[Document extract]
____

Our generation started with black telephones with the ear piece at the end of a wire and we played phonograph records with wooden needles on a victrola. Commercial airliners had two propellers and portholes like ships. I remember seeing a doctor twice as a kid. Once to have my tonsils out and once when a hatchet slid off a roof and did a Comanche on my skull. Now, think about today. Prenatal care, postnatal care, special shoes for the growing foot, a trip to the doctor for every sneeze or cough. We have fibre optics, Dolby sound, Stealth aircraft.
The Muldoon family lived across the street on Bevy Ct. Herbie was the youngest of five kids and about a year older than me. I was first drawn to him because of his ability to project a tiny ball of spittle from between his front teeth over a trajectory of about 6 to 8 feet and usually hit a target. The Muldoons had two pets. One was Trixie the German Shepard who never left Herbie's side. Trixie was a great dog. The other pet was a big, green parrot whose name I must have blocked. Having never come across a pet like this I immediately attempted to make friends. That bird bit the snot out of me. To this day I don't have much use for parrots. We figured Trixie would come in handy if Prince ever got out. Prince was a big, male German Shepard who lived behind a high, iron gate and both guarded the property of Mrs. Olsen. We tormented the hell out of Prince and knew if he ever got out we were toast. Right next to her, on the corner of Bijou, lived Mrs. Johnson. There is a reason I mention Mrs. Johnson. For the information of the young'uns, Ole Olsen & Chick Johnson were vaudevillians who rode the popularity of their Broadway hit "Hellzapoppin" to TV. They were very big in the wake of Uncle Miltie. But I digress from my original digression.
So, to get to my first big misstep: one lovely summer day I met Herbie, who was trying to move a very large rowboat from his yard to the water. The boat was perched on a tiny dolly which was really a board with four roller skate wheels. For youngsters who do not remember, the streets in those days were not paved. Actually they resembled pictures I have seen of the surface of the Moon. You can imagine Herbie's plight. Move the boat two feet--bam, down goes the bow. Move the boat two feet--boom, down goes the stern. It was a two man job but I was the only other man there. There was a problem however. For some previous kid discretion I had been restricted to the block. But at this time Herbie was my best friend since Tommy Keefer moved. This was even more important on a block infested with girl kids. Obviously something had to be done, but cleverly done. Since my grandmother, the formidable Molly, would look out now and then to make sure she was being obeyed, guile must be employed.

____

[Entries provided]
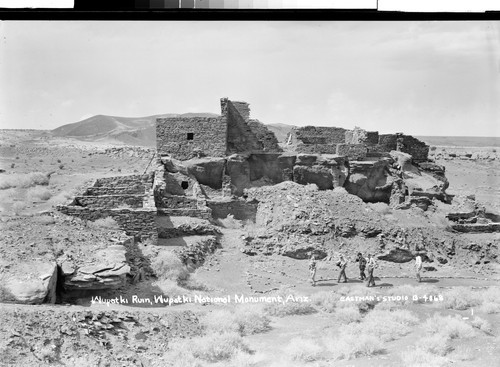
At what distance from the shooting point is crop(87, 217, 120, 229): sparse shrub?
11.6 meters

____

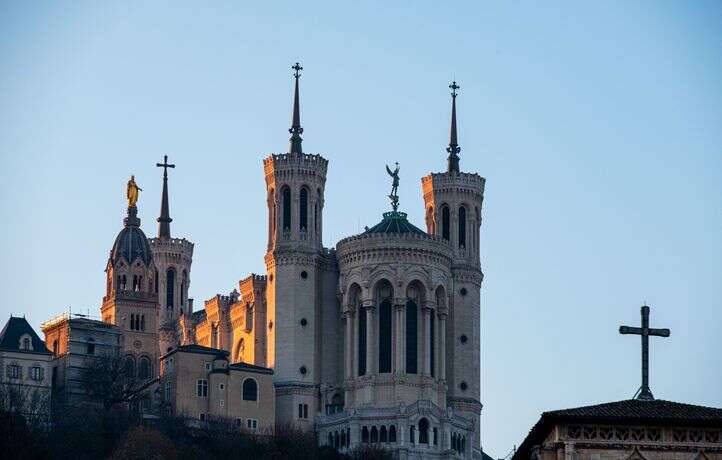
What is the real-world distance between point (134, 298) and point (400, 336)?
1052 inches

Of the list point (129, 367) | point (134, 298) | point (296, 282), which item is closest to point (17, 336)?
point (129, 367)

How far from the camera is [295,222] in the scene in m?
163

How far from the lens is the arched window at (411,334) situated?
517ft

____

[Required task 1] Repeat the childhood memoir word for word from "Our generation started" to "sound, Stealth aircraft.".
[Required task 2] In the childhood memoir, what was the dolly under Herbie's rowboat made of?
[Required task 3] Pick up the childhood memoir after its last sentence and write the next part.

[Written response 1]
Our generation started with black telephones with the ear piece at the end of a wire and we played phonograph records with wooden needles on a victrola. Commercial airliners had two propellers and portholes like ships. I remember seeing a doctor twice as a kid. Once to have my tonsils out and once when a hatchet slid off a roof and did a Comanche on my skull. Now, think about today. Prenatal care, postnatal care, special shoes for the growing foot, a trip to the doctor for every sneeze or cough. We have fibre optics, Dolby sound, Stealth aircraft.

[Written response 2] A board with four roller skate wheels.

[Written response 3]
So I went into the house and made a big deal about getting a drink of milk, making sure that I was seen. That should buy me some time. Molly was reassured that I was obeying. Was I slick or what? We each grabbed an end of the boat actually making some headway and soon reached Channel Ave. Then down the avenue, avoiding the worst holes, until the Tamaqua was in sight. Struggling mightily, we finally got the boat to the edge of the float. The stevedore's union would have been proud. Just as we were about to get the damn thing into the water I stepped on a slick spot and instantly was in the briny deep. Here we have a text book misstep. This was not good because a.)I was not supposed to be off the block and b.)I had not yet learned to swim. On touching the bottom I sprang upward as hard as I could. When my head broke the surface all I could scream was "I CAN'T SWIM." I went under again and this time took on some water. When next my head appeared Herbie grabbed some hair and held on. Glad to be alive I sat on the float recalling how quickly my life had flashed before me. It doesn't take long when you are just a kid.
The new problem was my T-shirt, shorts and sneakers which were now water-logged and creek-slimy. Let's face it, it was not the deep end of the pool at Ramada Inn. There was stuff in that water that we don't want to describe on a family web site. More guile was desperately needed. Herbie and I decided on a "water fight" which would be more acceptable to Molly. So the cover story went like this-- "Me and Herbie had a water gun fight. It was his idea. (Important detail) But his water gun clogged so he grabbed the garden hose." Actually he did hose me down pretty good. It was necessary. It worked.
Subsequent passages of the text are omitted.